Re: In guten, wie in schlechten Zeiten
Verfasst: 06 Feb 2008, 23:45
Das war ein nettes Posting nerula.nerula hat geschrieben:... Es ist schön zu erfahren, daß es warscheinlich immer mehr psychisch erwachsene Männer in Rußland gäbe.
Und internationale Erfahrungen haben dazu wohl auch sehr viel beigesteuert, zumindest was die große Städte angeht. In meiner Heimatstadt merke ich die Veränderungen aber noch kaum.
Den Witz kennt man allerdings auch in unserem Kulturkreis. Allerdings verpuffen hier solche Drohungen seit geraumer Zeit, weil sich die Männer im Zuge der Frauen-"Emanzipation" zunehmend die Frage stellten, welche Vor- und Nachteile eine Beziehung unter solchen Umständen hat und sich ggf. sagen: "Dann lieber allein, als mit solch einer Xantippe..."
Doch auch in Russland muss es m.E. deutlich mehr souveräne Männer geben, als gemeinhin angenommen wird. Nur gehen diese ob der Dominaz anderer Stereotype bzw. wahrnehmbarer Erscheinungsformen eher ihrer eigenen Wege und werden im Allgemeinen nicht so bemerkt, weil sie eben nicht dem "typischen" Russenbild entsprechen. oder mit anderen Worten: Sie fallen bei den Frauen durchs Raster.
Mir scheint dass auch so eine allgemeine Tendenz im Zuge der Globalisierung zu sein, sich sein "Glück" in anderen Kulturkreisen zu suchen, weil zunehmend die Orientierung vor der eigenen Haustür vernebelt wird.
Soziologisch-empierisch ist kaum feststellbar, ob binationle oder homonationale Ehen größere Bestandsausichten haben.
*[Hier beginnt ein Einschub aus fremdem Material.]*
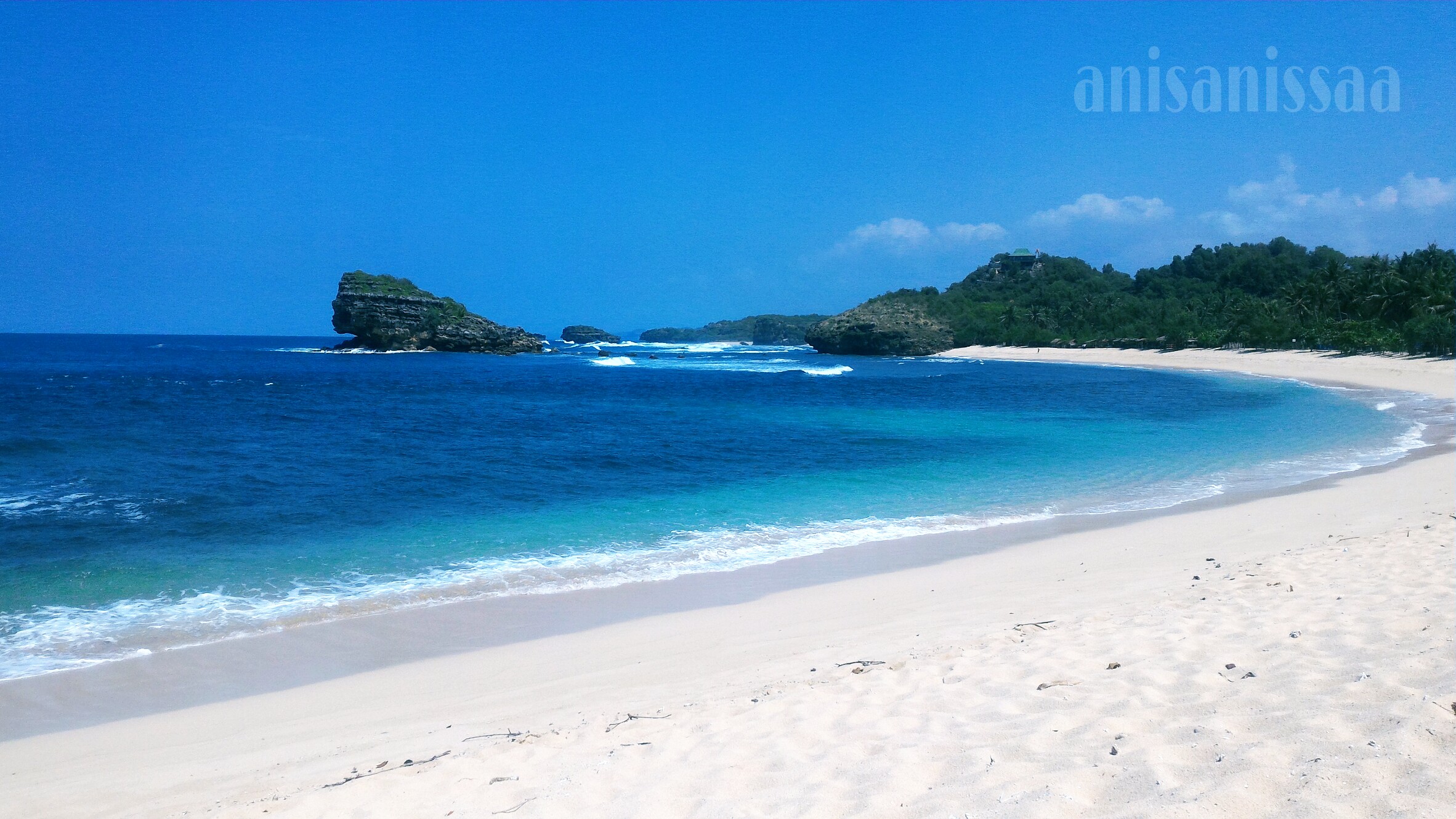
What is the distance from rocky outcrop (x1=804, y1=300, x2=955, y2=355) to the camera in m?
107

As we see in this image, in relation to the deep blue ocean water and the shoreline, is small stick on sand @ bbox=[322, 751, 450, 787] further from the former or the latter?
the deep blue ocean water

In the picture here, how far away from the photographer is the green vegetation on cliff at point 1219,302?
58469mm

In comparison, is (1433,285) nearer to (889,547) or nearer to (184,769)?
(889,547)

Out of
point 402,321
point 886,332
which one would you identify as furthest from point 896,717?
point 886,332

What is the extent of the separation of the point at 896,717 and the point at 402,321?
102 meters

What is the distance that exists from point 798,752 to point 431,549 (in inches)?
327

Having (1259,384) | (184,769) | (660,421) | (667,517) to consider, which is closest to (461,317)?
(660,421)

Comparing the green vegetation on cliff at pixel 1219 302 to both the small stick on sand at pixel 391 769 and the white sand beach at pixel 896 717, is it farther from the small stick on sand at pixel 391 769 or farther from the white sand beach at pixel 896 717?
the small stick on sand at pixel 391 769

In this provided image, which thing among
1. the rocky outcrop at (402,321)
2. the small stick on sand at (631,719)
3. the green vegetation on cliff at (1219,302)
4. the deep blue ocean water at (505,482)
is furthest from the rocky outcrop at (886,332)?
the small stick on sand at (631,719)

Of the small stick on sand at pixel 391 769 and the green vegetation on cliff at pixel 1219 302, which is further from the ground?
the green vegetation on cliff at pixel 1219 302

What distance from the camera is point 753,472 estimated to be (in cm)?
1764

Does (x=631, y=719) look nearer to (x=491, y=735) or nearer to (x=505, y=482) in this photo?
(x=491, y=735)

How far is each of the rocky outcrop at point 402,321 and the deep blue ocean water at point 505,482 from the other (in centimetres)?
6073

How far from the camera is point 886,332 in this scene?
4200 inches
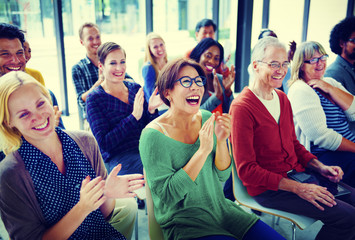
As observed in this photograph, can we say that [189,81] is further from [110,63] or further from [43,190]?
[110,63]

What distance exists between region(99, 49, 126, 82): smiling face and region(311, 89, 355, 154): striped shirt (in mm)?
1471

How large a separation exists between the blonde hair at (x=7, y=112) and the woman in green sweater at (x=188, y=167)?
0.53m

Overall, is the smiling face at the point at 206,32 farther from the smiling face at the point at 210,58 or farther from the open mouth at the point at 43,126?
the open mouth at the point at 43,126

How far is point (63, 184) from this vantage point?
131 centimetres

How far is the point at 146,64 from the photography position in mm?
3299

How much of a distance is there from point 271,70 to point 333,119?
0.75 metres

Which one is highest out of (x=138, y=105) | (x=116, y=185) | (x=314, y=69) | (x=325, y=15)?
(x=325, y=15)

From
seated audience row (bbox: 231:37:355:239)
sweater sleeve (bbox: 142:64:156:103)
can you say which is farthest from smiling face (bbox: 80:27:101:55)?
seated audience row (bbox: 231:37:355:239)

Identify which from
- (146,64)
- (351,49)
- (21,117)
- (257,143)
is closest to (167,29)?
(146,64)

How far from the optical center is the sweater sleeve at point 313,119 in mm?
2088

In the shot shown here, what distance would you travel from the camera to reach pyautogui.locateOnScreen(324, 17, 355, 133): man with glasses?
2.79m

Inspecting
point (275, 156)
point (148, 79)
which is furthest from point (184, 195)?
point (148, 79)

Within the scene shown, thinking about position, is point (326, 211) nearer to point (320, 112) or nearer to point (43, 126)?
point (320, 112)

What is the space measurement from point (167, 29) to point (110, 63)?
3566 millimetres
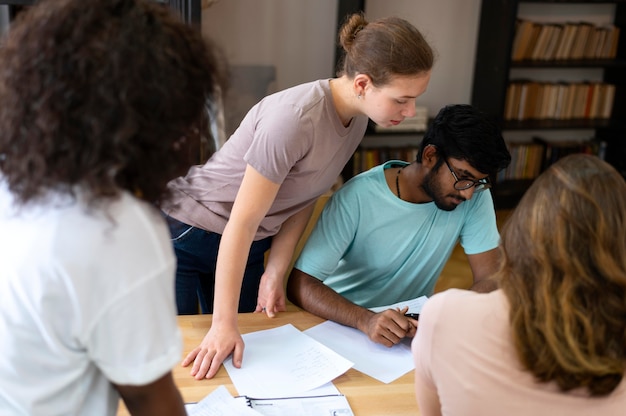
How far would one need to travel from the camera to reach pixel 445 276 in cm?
379

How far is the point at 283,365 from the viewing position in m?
1.45

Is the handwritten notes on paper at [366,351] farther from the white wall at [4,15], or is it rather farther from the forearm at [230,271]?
the white wall at [4,15]

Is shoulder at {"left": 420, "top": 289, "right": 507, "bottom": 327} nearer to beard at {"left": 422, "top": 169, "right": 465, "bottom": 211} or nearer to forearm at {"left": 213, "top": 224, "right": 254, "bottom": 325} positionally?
forearm at {"left": 213, "top": 224, "right": 254, "bottom": 325}

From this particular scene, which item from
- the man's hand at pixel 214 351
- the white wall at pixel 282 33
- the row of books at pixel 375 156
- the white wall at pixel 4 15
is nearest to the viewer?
the man's hand at pixel 214 351

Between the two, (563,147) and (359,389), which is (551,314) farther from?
(563,147)

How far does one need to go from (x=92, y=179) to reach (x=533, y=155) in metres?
4.22

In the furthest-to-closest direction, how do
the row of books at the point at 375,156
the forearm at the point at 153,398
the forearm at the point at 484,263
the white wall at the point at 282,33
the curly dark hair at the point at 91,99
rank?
the row of books at the point at 375,156 < the white wall at the point at 282,33 < the forearm at the point at 484,263 < the forearm at the point at 153,398 < the curly dark hair at the point at 91,99

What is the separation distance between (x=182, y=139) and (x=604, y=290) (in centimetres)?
59

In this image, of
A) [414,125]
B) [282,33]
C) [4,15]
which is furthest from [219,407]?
[414,125]

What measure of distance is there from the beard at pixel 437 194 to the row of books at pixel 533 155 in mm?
2812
Ich denke jedoch, dass es die jeweils zugewanderten Ehepartener hier schwerer haben, ihre mitgebrachten Vorstellungen von der Art des Zusammenlebens gegenüber den Einheimischen durchzusetzen.
Und sobald nicht alles nach den eigenen Vorstellungen und Wünschen verläuft, kommt der Mensch dann schon sehr leich auf die Idee, sich zu fragen, ob eine Ehe mit jemandem aus der "Heimat" nicht doch die erfolgversprechendere Alternative gewesen wäre.